Letmathe.  Der Letmather Oratorienchor reist vor seinem Konzert am Totensonntag nach England und wandelt auf den Spuren von Paul McCartney und John Rutter.

Es ist Mitte Oktober, und da wird es beim Oratorienchor in jedem Jahr langsam spannend. Wenn die Blätter anfangen von den Bäumen zu fallen, rückt auch der Totensonntag Ende November in greifbare Nähe. Und dann haben es die Letmather Sängerinnen und Sänger in der Regel mit einem restlos ausverkauften Kiliansdom und einem schwergewichtigen Werk der großen Chor-Orchester-Literatur zu tun.

Gestern morgen beim Pressegespräch im Turm von Haus Letmathe, dem Vereinsheim des Chores, war schon eine Menge von der Geschäftigkeit zum Ende des Großprojektes zu spüren: Wie läuft es mit dem Vorverkauf, sind die Programmhefte schon in Druck und singt der Knabenchor auch etwas alleine und wenn ja, welches Stück? Viele Fragen gilt es noch zu klären. Zumal der Chor nicht nur mit der Organisation und den Proben in den letzten Zügen liegt, sondern sich – wie im vergangenen Jahr auch – vor der Aufführung noch mit einer Reise in die Heimat der aufzuführenden Komponisten einstimmen möchte. Auf dem Programm stehen John Rutter und Paul McCartney, es geht also nach England auf den Spuren der Komponisten nach London und Liverpool.

Genießen ist angesagt beim Konzert im Kiliansdom

Los geht es am Mittwoch, 16. Oktober, mit dem Bus und der Fähre, zwei Übernachtungen in London, zwei Übernachtungen in Liverpool und abschließend auch noch ins berühmte Seebad nach Brighton. Auch wenn der zweite Vorsitzende und Reiseleiter Wilfried Drilling mit Stadtrundfahrten und dem Besuch des „Magical-Beatles-Museums“ in Liverpool schon Einiges vorgibt, erwartet Chorleiter Paul Breidenstein durchaus eine Art Magical Mystery Tour mit einigen Überraschungen und Spontanität. Das E-Piano kommt mit, abends soll das Beatles-Song-Book gezückt werden und wenn möglich will der Chor auch öffentlich auftreten, wo es geht. Und natürlich etwas von der großen und allgegenwärtigen englischen Chortradition mitbekommen. Von der Liverpooler Kathedrale, wo die Letmather gerne ein richtiges Konzert gegeben hätten, gab es eine Absage – eben auch, weil die Chorlandschaft in England so vielfältig und lebendig ist und die Kirche auf zwei Jahre ausgebucht ist.

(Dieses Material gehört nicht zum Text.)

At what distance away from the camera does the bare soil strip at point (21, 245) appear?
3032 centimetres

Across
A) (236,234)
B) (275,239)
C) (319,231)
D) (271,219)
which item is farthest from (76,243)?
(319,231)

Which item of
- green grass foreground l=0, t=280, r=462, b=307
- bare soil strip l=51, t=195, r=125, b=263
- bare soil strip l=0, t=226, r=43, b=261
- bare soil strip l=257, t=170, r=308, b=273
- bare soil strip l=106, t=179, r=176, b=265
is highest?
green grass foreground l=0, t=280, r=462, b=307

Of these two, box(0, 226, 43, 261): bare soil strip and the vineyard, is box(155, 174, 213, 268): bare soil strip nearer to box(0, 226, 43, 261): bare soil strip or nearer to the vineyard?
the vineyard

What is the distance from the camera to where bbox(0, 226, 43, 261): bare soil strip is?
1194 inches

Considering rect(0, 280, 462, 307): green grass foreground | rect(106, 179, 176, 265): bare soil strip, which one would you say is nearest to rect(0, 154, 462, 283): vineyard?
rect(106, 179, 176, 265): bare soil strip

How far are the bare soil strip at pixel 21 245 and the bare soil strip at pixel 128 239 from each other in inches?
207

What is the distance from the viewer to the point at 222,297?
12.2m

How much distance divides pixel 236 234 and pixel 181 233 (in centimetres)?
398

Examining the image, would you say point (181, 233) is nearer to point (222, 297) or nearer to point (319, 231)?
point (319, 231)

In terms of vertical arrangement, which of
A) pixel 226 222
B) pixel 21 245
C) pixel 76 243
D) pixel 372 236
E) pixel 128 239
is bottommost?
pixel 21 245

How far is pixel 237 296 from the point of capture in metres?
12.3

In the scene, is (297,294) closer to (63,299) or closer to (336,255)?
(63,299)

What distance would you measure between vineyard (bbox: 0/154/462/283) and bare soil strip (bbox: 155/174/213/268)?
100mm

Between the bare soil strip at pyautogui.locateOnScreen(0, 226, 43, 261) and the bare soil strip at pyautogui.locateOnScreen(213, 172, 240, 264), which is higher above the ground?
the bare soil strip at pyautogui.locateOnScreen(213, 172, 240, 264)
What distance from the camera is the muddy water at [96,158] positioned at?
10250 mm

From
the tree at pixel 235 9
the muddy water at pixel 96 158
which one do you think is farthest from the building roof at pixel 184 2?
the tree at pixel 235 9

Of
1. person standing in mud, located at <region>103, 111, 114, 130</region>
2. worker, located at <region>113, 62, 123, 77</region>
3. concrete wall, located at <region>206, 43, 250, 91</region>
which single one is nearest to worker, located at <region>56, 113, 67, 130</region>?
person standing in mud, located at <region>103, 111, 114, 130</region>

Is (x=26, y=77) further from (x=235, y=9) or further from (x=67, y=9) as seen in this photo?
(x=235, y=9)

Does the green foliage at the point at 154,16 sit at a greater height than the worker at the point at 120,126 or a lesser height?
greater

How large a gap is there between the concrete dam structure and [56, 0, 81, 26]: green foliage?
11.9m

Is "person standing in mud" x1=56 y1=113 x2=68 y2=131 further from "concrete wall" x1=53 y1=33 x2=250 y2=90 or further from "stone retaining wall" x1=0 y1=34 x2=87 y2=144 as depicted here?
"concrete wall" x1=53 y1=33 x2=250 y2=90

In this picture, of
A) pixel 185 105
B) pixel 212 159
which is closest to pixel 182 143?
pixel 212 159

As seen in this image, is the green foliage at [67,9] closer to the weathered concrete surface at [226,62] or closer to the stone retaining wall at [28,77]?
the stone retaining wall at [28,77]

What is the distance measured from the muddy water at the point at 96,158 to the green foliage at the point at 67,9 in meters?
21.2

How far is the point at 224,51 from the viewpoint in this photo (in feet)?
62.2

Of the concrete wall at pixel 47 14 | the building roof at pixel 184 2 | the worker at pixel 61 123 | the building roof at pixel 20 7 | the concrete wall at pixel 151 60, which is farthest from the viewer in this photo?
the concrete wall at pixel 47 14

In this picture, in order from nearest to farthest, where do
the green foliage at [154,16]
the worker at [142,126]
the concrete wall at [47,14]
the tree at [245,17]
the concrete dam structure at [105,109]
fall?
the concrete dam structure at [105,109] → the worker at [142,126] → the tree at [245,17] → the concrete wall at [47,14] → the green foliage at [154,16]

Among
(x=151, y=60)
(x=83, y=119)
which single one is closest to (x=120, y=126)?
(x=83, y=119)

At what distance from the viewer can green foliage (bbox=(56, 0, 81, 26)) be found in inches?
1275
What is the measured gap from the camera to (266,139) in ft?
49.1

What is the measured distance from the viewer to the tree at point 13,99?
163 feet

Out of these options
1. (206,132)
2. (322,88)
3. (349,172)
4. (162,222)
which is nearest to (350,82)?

Prominentester Vertreter der englischen Chormusik ist ohne Zweifel der Erfolgskomponist John Rutter, von dem der Chor das Magnificat aufführen wird und den Paul Breidenstein in höchsten Tönen lobt: modern und zeitgenössisch, aber keineswegs zu verkopft und sperrig, stattdessen eingängig, andererseits aber auch nicht seicht und beifallheischend. Ähnlich wie McCartney sei Rutter mit einem großen Gespür für Melodien gesegnet, und in seinem Magnificat lasse er auch lateinamerikanische Rhythmen hören – Genießen sei angesagt, wenn es am 24. November im Letmather Dom zur Aufführung kommt.

Zugpferd des Konzertes ist aber Paul McCartneys Oratorium „Ecce Cor Meum“, das der Chor vor acht Jahren schon einmal mit außerordentlichem Erfolg aufgeführt hat. Schon Wochen vor dem Termin war das Konzert damals ausverkauft, und auch jetzt scheint dieses besondere Werk dem Chor neuen Schwung zu verleihen. Acht neue Sänger haben über McCartney den Weg zum Oratorienchor gefunden – schon das ist ein toller Erfolg. Wer es also erleben möchte, sollte mit dem Kartenkauf nicht allzu lang warten (siehe Infokasten).

Das McCartney-Oratorium ist es auch, das den Einsatz des Knabenchores der Dortmunder Chorakademie erfordert. Und ja, das Publikum darf sich schon auf einen Solo-A-Capella-Beitrag dieses besonderen Klangkörpers freuen, was auch Paul Breidenstein ganz besonders am Herzen liegt. Das „Große Halleluja“ von Schubert haben sich die Knaben aus Dortmund für das Letmather Konzert ausgesucht.